It took a while to set up. The drugs would be transported down from the Akwesasne Indian Reservation that straddles boundaries on both the intersection of international (United States and Canada) borders and provincial (Ontario and Quebec) boundaries on both banks of the St. Lawrence River. Two people would be hired as “drug mules”. They would be recruited from the unemployed and given $100 per pound to transport 59 pounds of marijuana and 1000 MDMA/Ecstasy pills to a pre-selected location in Wayne County, where the transfer would take place. The reservation is a big importation traffic site for contraband on the northern border, according to Macedon Police Chief/WayneNet Co-Commander, John Colella. Federal focus in the past years has been to interrupt the flow from the north. “We had a similar case to the one we did in 2007 with over one million a month coming down…,” said Colella.

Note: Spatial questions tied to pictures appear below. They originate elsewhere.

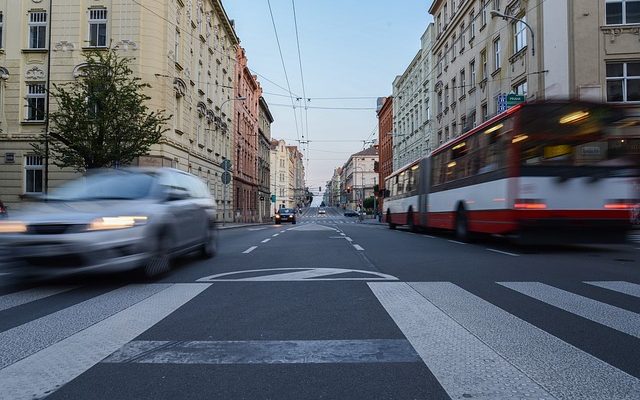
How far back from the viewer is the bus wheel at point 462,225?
44.3 ft

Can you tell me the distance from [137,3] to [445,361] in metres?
26.4

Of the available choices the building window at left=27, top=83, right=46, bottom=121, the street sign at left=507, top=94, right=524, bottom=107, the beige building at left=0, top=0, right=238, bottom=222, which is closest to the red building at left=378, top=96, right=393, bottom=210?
the beige building at left=0, top=0, right=238, bottom=222

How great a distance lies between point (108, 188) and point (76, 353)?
13.5 ft

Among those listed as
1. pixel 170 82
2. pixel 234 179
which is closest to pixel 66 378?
pixel 170 82

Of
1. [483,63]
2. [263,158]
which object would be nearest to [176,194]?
[483,63]

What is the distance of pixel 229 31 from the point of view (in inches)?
1706

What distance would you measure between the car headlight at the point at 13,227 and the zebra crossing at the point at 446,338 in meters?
0.78

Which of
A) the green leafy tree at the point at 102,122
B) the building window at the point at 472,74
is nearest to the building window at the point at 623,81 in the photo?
the building window at the point at 472,74

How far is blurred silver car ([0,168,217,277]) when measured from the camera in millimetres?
5680

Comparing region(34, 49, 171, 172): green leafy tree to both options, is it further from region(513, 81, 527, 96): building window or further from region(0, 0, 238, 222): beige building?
region(513, 81, 527, 96): building window

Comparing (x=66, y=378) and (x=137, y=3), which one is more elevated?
(x=137, y=3)

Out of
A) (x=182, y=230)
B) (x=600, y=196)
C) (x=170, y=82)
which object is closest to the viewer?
(x=182, y=230)

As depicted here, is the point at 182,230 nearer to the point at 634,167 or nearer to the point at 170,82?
the point at 634,167

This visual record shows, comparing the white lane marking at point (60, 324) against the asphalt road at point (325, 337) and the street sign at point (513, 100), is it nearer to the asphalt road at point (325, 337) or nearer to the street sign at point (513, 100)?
the asphalt road at point (325, 337)
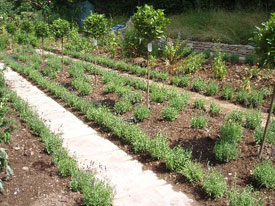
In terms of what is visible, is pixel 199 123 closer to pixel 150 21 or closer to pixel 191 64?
pixel 150 21

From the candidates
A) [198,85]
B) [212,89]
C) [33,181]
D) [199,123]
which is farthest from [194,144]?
[198,85]

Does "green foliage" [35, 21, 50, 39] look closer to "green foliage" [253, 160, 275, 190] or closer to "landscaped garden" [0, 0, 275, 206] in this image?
"landscaped garden" [0, 0, 275, 206]

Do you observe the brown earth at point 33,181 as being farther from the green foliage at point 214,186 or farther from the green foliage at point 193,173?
the green foliage at point 214,186

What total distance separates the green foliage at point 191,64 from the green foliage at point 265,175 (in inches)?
192

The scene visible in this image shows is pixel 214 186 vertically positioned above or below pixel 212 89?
below

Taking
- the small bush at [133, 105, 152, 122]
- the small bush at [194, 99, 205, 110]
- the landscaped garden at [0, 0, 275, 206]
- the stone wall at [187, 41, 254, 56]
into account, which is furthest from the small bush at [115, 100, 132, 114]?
the stone wall at [187, 41, 254, 56]

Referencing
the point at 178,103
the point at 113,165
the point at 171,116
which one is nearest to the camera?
the point at 113,165

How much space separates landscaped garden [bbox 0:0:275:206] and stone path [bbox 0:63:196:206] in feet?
0.54

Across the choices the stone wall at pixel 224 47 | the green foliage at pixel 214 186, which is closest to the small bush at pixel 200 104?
the green foliage at pixel 214 186

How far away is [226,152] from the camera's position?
3.99 m

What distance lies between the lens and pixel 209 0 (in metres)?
12.8

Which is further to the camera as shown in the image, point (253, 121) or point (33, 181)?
point (253, 121)

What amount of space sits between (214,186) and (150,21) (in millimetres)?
3278

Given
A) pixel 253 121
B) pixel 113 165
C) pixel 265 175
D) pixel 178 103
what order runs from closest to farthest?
Answer: pixel 265 175
pixel 113 165
pixel 253 121
pixel 178 103
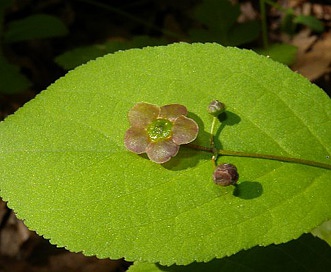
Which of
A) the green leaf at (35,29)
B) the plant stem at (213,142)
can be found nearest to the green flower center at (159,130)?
the plant stem at (213,142)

The “mules” selected have no prior police records. They really have no idea who, or how the drug trafficking affects anyone, or anything outside their own financial gain. If the mules get picked off, it is hard to tie the drug transaction back to the dealer. Arrests are seen as the cost of doing business. If the two mules had been successful, the money handed over for the drugs would have been headed back towards the reservation.
Monday (5/5), WayneNet, the County-wide, multi-police drug enforcement team, assisted by the Federal Drug Enforcement Agency (DEA), sprung the trap at a local mini-storage facility. After almost two years of work, the two drug mules were taken into custody. Teresa Herne, age 47, of Quebec, Canada and Dean Frary, age 41, of Hogansburg, New York were both charged with Class C Felony Criminal Possession of Marijuana in the 1st Degree, with other charges pending. Both were arraigned in Macedon Court and remanded to the Wayne County jail on $75,000 cash/$150,000 bond.
The drugs seized had a reported street value of $250,000 for the marijuana and $20,000 for the pills.